◆ **TASK TO COMPLETE**: Which lines below contain the word "distance"? Pull out each one and copy it.

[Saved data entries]
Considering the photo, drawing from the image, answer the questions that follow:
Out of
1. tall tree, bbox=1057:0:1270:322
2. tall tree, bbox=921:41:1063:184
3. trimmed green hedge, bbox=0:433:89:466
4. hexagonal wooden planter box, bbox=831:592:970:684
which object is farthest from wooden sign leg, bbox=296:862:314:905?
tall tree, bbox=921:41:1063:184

...

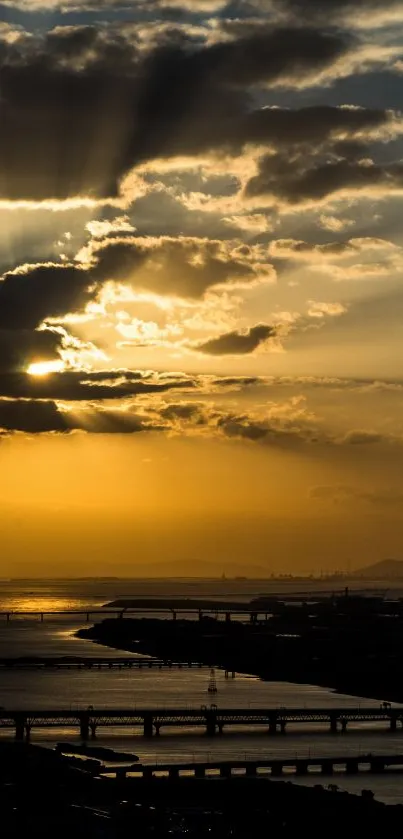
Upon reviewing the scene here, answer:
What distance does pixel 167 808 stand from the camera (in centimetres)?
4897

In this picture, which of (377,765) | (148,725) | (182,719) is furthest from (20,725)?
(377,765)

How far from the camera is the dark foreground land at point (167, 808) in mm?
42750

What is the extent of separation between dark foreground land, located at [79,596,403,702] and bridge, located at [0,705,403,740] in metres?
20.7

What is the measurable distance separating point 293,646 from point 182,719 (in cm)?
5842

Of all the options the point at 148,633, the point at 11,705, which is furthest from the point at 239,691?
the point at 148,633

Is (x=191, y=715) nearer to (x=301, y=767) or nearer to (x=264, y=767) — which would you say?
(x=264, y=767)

...

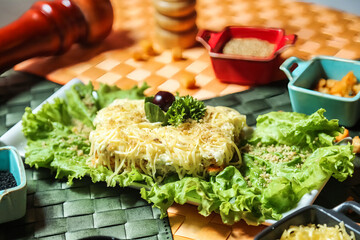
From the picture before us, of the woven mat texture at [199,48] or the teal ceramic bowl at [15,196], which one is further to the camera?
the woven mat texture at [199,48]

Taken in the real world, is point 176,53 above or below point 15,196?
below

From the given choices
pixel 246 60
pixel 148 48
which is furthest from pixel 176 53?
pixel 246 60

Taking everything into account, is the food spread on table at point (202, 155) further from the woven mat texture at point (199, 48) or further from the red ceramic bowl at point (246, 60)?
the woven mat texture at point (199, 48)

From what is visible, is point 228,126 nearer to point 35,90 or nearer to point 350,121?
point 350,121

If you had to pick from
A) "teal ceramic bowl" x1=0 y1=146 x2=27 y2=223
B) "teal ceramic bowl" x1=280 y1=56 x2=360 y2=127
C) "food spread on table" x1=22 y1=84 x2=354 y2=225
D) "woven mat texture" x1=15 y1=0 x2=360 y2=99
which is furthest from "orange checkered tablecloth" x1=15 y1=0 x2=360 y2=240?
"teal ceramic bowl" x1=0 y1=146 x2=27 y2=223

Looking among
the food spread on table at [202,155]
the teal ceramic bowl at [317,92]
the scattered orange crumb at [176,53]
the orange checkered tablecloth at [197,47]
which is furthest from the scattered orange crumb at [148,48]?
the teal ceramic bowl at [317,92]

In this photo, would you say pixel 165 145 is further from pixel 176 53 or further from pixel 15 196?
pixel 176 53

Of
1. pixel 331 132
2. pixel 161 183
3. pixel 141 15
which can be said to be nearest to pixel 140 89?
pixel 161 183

◆ **WRITTEN RESPONSE**:
What distance does pixel 167 808 stand from the camera (in centimetres)?
What is the measurable distance separating point 293,646 from point 182,719 (in cm)?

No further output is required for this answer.